**Written exercise**: Extend the passage on distributed video coding, beginning immediately after its final sentence.

The traditional video coding schemes vest in the encoder to exploit complex Motion Compensation (MC) and Rate-Distortion (R-D) optimization techniques and achieve considerable compression efficiencies. The standard encoders are thus significantly more complex than the decoder [1] and not ideal for mobile devices or miniature cameras which have limited computational resources. Distributed Video Coding (DVC) is a promising encoding strategy which was widely investigated in the last decades. The DVC paradigm proposes to shift most of the complex tasks involved in exploring the source redundancies from the encoder to the decoder. Based on the Wyner-Ziv (WZ) theorem [2], this shift should not affect the theoretical coding efficiencies compared to standard encoding schemes.

Dataset excerpt

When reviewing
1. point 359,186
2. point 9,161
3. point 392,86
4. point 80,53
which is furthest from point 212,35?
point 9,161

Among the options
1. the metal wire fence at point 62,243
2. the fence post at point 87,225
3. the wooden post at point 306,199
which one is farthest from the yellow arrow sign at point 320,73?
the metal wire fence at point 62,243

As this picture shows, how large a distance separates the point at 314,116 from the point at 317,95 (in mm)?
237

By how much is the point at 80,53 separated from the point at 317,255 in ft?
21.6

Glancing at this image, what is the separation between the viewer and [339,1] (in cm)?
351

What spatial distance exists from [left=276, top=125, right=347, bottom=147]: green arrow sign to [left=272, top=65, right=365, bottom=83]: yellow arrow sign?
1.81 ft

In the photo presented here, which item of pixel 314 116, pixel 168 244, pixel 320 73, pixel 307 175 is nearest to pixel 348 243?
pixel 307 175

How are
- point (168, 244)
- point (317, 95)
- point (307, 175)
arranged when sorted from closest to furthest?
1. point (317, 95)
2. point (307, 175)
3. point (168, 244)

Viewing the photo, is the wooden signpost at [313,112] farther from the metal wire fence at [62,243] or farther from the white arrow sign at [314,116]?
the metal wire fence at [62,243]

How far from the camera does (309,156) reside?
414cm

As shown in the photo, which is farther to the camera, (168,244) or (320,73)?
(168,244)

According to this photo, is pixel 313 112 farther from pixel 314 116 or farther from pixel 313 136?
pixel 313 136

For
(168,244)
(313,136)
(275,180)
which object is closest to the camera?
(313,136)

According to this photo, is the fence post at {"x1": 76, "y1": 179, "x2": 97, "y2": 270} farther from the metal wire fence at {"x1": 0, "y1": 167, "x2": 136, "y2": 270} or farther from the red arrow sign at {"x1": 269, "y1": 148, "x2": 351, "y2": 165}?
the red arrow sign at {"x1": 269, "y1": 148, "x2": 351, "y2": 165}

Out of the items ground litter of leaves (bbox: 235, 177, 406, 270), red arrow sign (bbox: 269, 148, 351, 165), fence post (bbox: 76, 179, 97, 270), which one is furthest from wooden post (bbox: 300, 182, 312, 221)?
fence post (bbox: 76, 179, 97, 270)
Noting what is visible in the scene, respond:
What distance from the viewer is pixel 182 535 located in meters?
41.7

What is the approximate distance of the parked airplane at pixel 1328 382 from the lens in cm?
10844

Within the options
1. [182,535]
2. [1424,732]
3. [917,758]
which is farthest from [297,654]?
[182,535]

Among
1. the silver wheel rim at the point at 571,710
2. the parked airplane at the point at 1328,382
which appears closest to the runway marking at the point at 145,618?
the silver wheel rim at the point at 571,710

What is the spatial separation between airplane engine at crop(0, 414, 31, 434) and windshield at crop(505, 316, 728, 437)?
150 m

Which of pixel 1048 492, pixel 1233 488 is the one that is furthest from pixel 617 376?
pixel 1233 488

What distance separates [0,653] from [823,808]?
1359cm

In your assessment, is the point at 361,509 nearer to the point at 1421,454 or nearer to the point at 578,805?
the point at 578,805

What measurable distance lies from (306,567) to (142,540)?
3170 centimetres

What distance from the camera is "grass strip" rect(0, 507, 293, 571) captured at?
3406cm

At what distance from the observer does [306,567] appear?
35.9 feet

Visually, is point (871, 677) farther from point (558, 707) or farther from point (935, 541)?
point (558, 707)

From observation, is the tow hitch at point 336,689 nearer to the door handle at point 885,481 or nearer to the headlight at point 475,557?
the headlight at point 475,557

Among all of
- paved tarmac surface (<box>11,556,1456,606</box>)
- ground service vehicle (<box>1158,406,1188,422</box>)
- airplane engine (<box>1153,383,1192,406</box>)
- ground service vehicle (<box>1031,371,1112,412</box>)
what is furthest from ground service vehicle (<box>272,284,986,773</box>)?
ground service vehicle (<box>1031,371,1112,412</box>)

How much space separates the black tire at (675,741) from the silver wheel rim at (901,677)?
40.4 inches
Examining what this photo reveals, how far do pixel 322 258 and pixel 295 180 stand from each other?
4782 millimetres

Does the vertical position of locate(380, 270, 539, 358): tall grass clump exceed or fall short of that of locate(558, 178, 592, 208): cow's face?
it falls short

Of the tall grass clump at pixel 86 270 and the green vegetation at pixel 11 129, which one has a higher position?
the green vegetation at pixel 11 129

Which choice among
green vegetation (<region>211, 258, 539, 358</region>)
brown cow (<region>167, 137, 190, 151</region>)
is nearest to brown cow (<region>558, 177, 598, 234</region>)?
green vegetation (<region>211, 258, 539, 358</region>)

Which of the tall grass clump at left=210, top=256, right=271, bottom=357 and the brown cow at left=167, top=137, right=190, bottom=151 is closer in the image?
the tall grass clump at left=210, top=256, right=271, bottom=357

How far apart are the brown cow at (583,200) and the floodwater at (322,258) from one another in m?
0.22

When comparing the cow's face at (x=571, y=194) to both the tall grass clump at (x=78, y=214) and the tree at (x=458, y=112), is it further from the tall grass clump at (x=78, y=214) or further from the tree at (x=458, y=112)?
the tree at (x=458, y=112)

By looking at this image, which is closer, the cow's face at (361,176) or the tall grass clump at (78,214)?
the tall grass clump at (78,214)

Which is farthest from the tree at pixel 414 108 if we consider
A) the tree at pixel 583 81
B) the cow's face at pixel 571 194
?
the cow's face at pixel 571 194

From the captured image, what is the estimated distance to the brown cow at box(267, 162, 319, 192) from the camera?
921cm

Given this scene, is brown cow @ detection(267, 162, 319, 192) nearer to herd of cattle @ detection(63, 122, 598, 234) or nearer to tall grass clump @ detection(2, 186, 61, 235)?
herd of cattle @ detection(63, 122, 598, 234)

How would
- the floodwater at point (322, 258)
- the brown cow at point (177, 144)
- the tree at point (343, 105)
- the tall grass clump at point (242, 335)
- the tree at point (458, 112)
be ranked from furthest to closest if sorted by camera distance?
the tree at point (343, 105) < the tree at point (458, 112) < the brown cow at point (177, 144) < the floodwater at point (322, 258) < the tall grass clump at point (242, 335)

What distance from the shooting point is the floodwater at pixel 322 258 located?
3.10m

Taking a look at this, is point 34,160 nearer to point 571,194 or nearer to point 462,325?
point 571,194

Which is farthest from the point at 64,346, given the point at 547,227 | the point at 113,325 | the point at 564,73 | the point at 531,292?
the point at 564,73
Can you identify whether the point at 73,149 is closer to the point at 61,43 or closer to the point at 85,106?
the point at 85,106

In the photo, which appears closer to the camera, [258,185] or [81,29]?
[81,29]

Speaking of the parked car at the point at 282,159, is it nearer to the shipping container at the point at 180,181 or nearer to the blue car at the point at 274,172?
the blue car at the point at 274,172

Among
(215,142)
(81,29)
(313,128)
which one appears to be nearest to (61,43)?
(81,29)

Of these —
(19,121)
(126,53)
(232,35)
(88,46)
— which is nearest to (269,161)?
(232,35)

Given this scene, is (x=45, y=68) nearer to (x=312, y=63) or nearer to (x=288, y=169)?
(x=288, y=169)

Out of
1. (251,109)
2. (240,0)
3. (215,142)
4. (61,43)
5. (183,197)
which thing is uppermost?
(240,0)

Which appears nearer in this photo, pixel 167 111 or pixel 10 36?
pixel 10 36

**Exercise output**:
The DVC paradigm transfers the computational expensive motion compensation process from the encoder to the decoder, and predicts the WZ frames from the adjacent key-frames. This prediction is then used as Side Information (SI) to aid compression, by employing Turbo-Codes or Low-Density Parity-Check Accumulate (LDPCA) codes which can correct the SI and reconstruct the original WZ frame using only a sub-set of parity information, hence obtaining

compression. However, these channel codes use belief propagation algorithms which require a large number of floating point calculations to be repeated iteratively until they converge. Furthermore, since the quality of the SI is unpredictable, the WZ decoder has to run these codes several times for each bit-plane, requesting additional parity bits until it manages to correct the bit-plane successfully. This makes DVC architectures suffer from an excessive decoding delay relative to traditional video coding schemes.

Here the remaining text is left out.